[Crawled caption data]
________________________________________

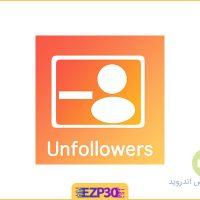دانلود برنامه انفالویاب اندروید – اپلیکیشن آنفالو یاب Unfollow for Instagram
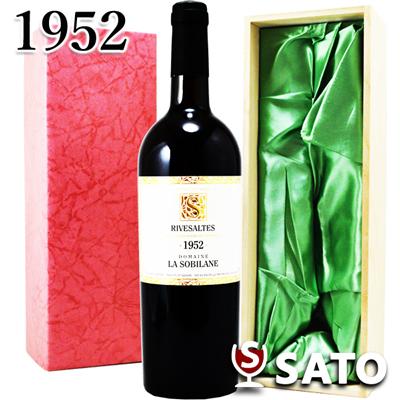 *フィリップ・ゲラル・セレクション リヴザルト ドメーヌ・ラ・ソビランヌ [1952]年(昭和27年)赤 750ml 甘味果実酒 15.5度【送料及びクール代金無料】【グリーン系布張り木製ギフトBOX入】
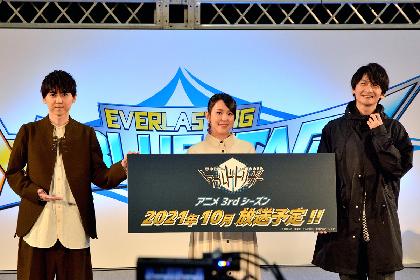 『ワールドトリガー』AnimeJapanステージレポート:玉狛第2も関西弁に? 濃い新キャラ続出の2ndシーズン振り返り&3rdの最新情報を解禁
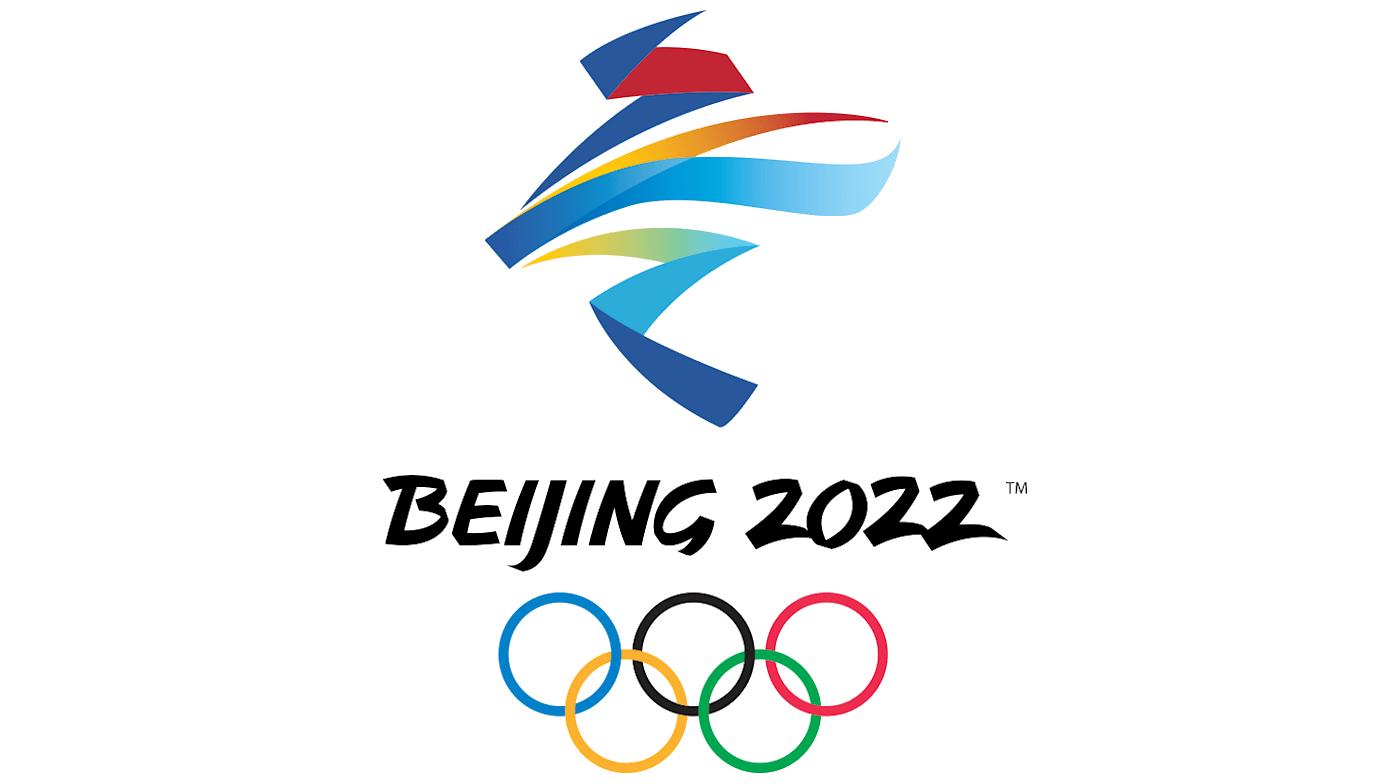 Logo des Jeux olympiques d'hiver de Pékin 2022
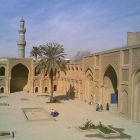 Al-Mustansiriya University, Iraq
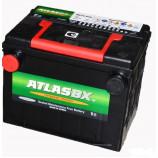 аккумулятор 75 ATLAS Dynamic Power CALCIUM+ MF75-630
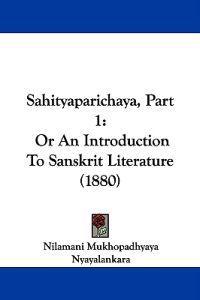 Sahityaparichaya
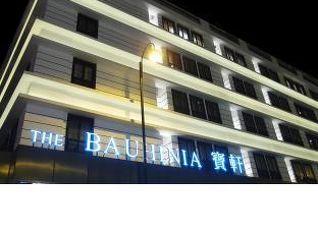 ザ バウヒニア ホテル - セントラル 写真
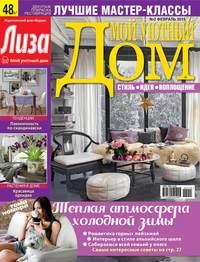 - Журнал «Лиза. Мой уютный дом» №02/2015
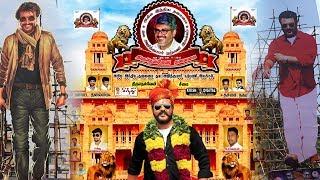 Rajini & Ajith Fans Start Pongal Grand Celebration across Tamil Nadu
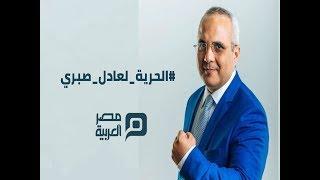 """عندما فتحت """"مصر العربية"""" أبوابها لنقيب الصحفيين.. وتركها"""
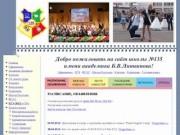 Web-сайт школы №135 города Снежинска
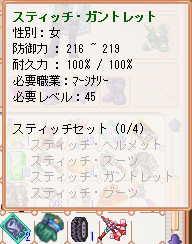 f0122543_1172585.jpg
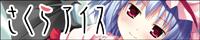 banner_sakuraice.jpg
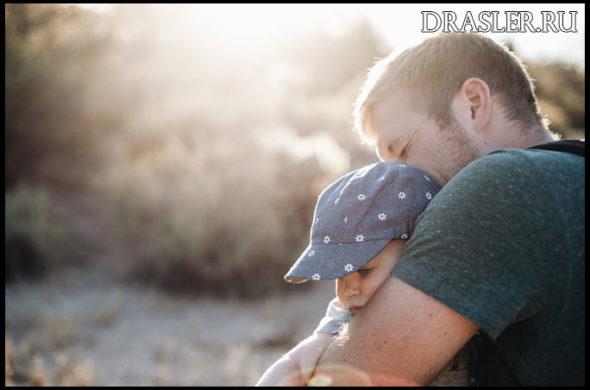 Как наладить отношения с родителями - простые рекомендации и советы 1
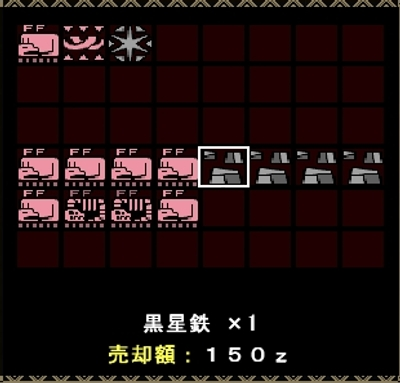 mhf_20090527_195036_073.jpg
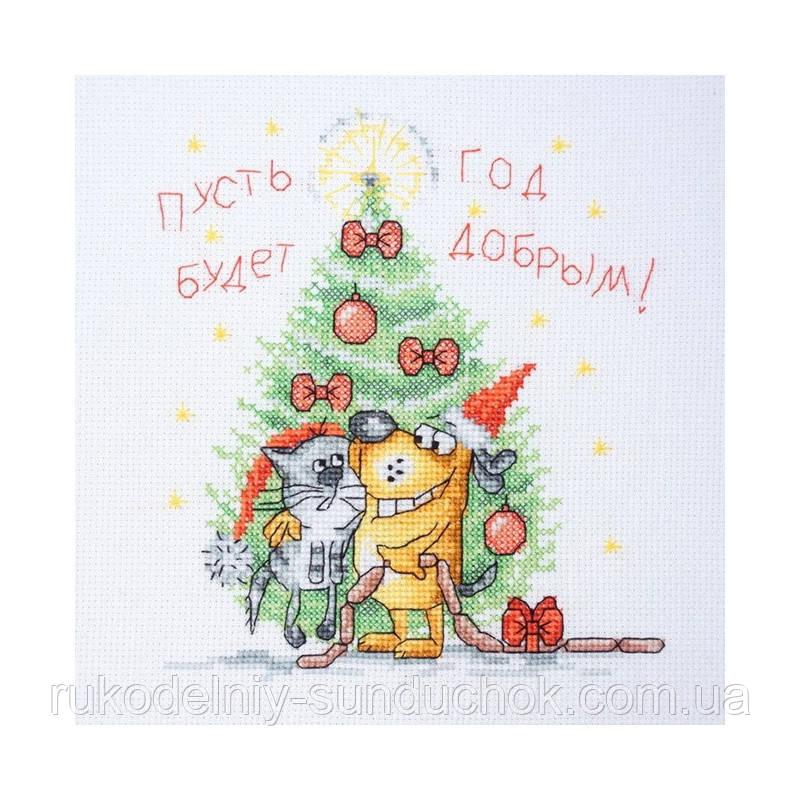 Набор для вышивания крестом ТМ Марья Искусница 01.033.29 Добрый год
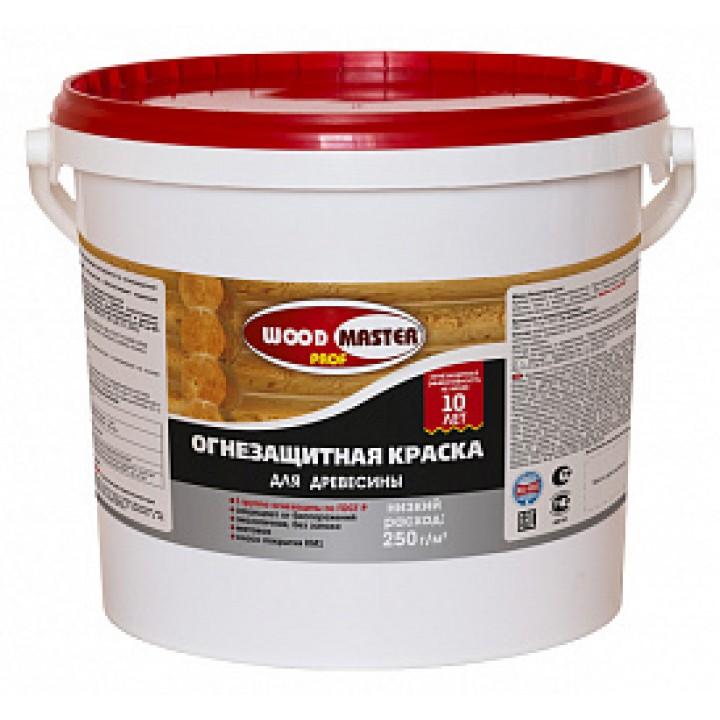 WOODMASTER PROF огнезащитная краска для древесины (I группа)
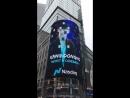[FANCAM] Баннер с БэкХо на Таймс-сквер в Нью-Йорке (23.06.18)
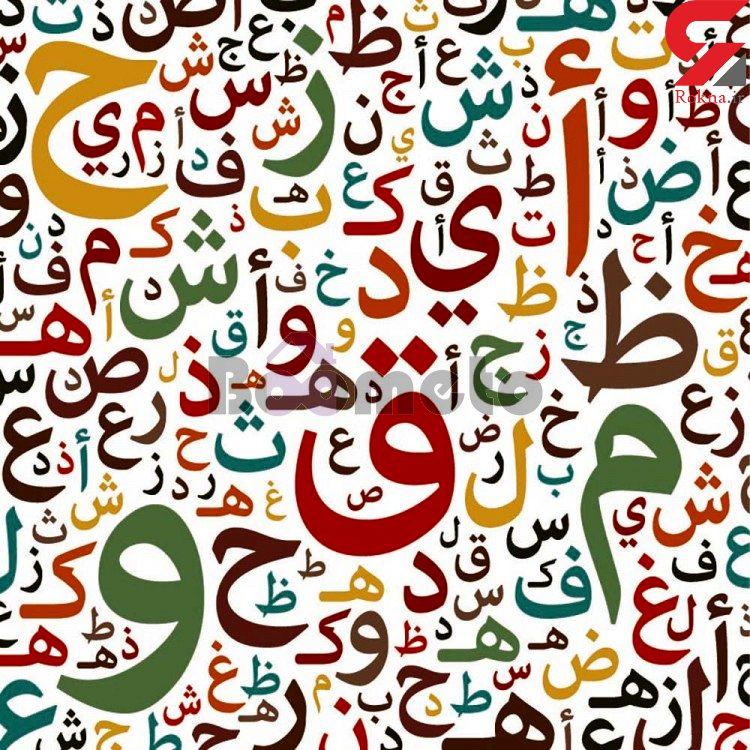 فال ابجد امروز / 23 آبان ماه
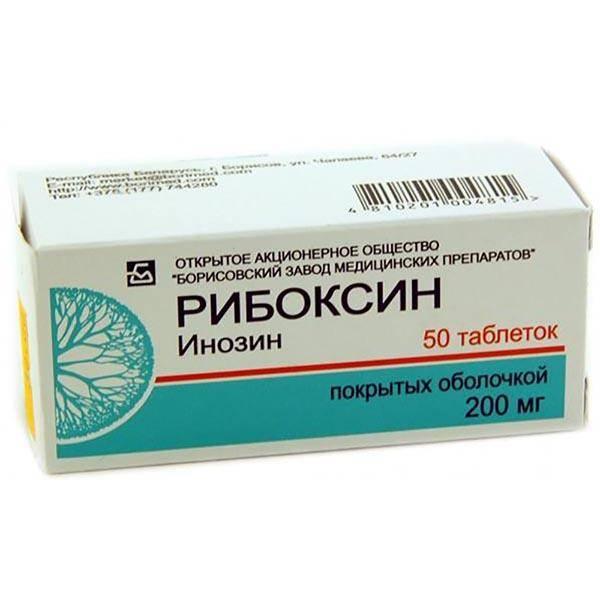 Можно ли принимать вместе таблетки рибоксина и аспаркама без вреда здоровью?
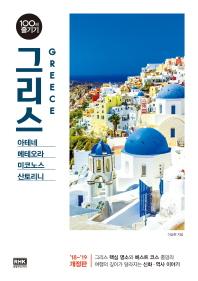 그리스 100배 즐기기(18~19)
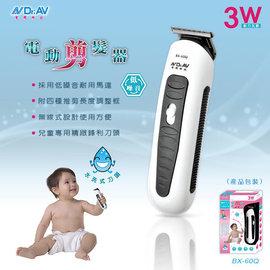聖岡電池式兒童專用電動剪髮器/理髮器 BX-60Q=免運費=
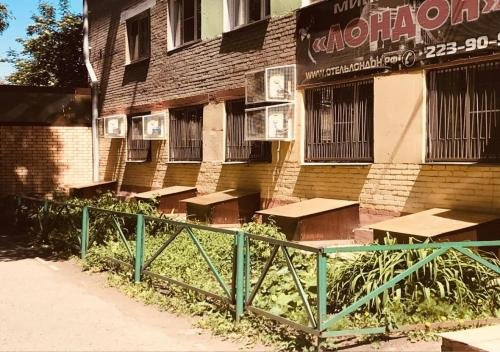 Мини-отель Лондон - фото 23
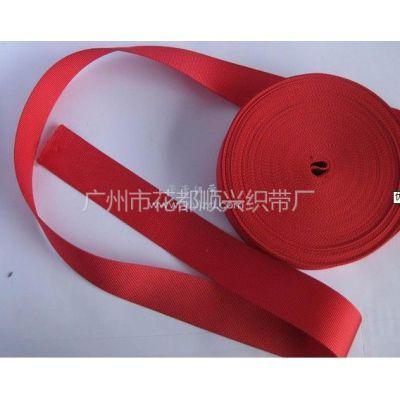 供应尼龙织带/棉织带/背包带/箱包带供应信息/尼龙织带/棉织带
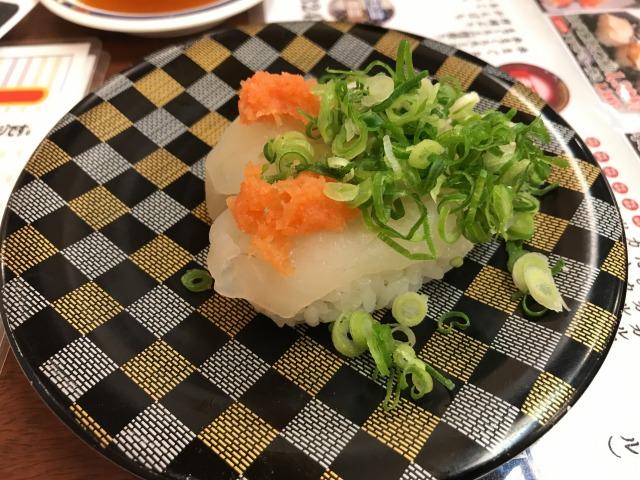 f:id:okuradesu:20180204161422j:plain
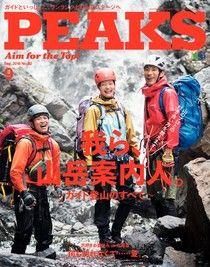 PEAKS 2016年9月號 No.82【日文版】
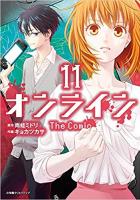 オンライン! The Comic(11)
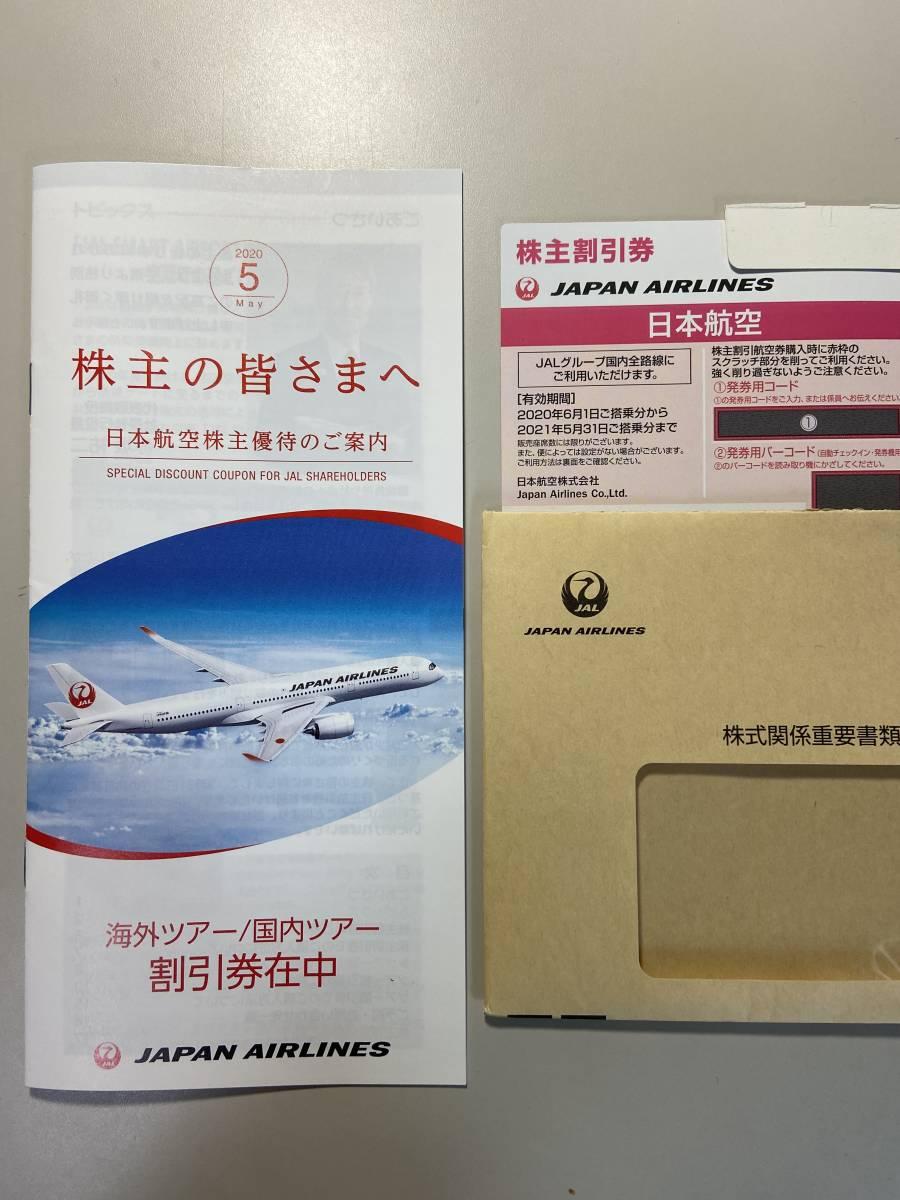 JAL 日本航空 株主優待 株主割引券 1枚 有効期限:2021年5月31日_画像1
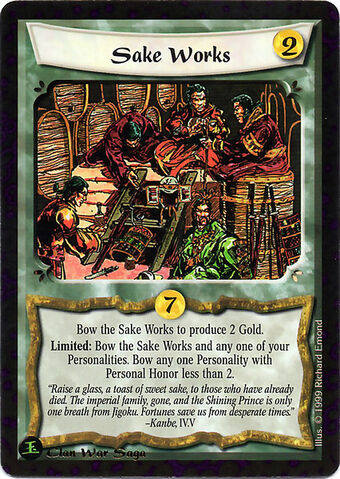 File:Sake Works-card4.jpg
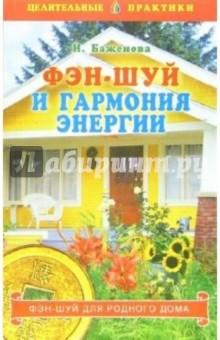 Фэн-Шуй и гармония энергии - И.Б. Баженова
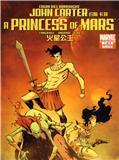 约翰卡特·火星公主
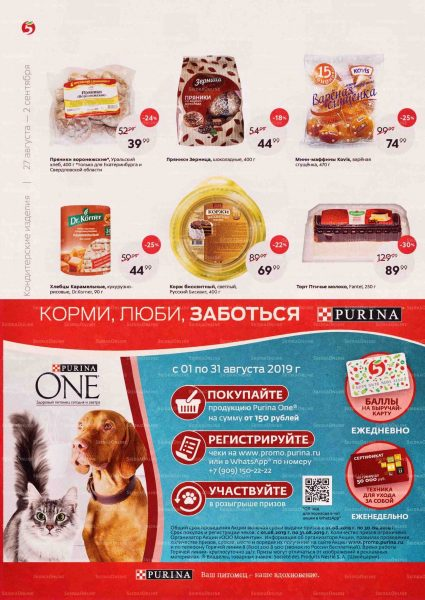 Еженедельный каталог Пятерочка 27.08.-02.09.2019 стр.20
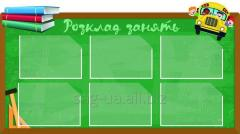 Information boards for education institutions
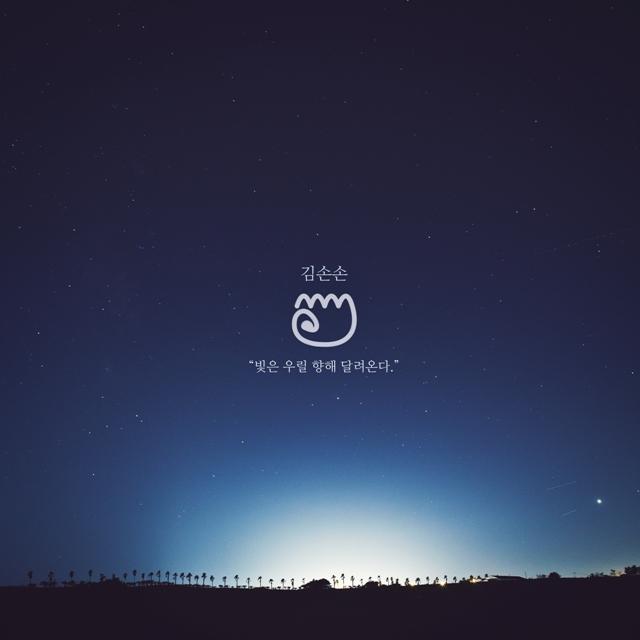 [Single] Kim Son Son – 빛은 우릴 향해 달려온다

________________________________________

## [Exercise goal]
Quote the data above exactly from the line with "Можно ли принимать" to the line with "オンライン! The Comic(11)", both ends counted, and nothing else. Pictures don't go in.

## [Answer to the exercise]
 Можно ли принимать вместе таблетки рибоксина и аспаркама без вреда здоровью?
 그리스 100배 즐기기(18~19)
聖岡電池式兒童專用電動剪髮器/理髮器 BX-60Q=免運費=
 Мини-отель Лондон - фото 23
 供应尼龙织带/棉织带/背包带/箱包带供应信息/尼龙织带/棉织带
 f:id:okuradesu:20180204161422j:plain
 PEAKS 2016年9月號 No.82【日文版】
 オンライン! The Comic(11)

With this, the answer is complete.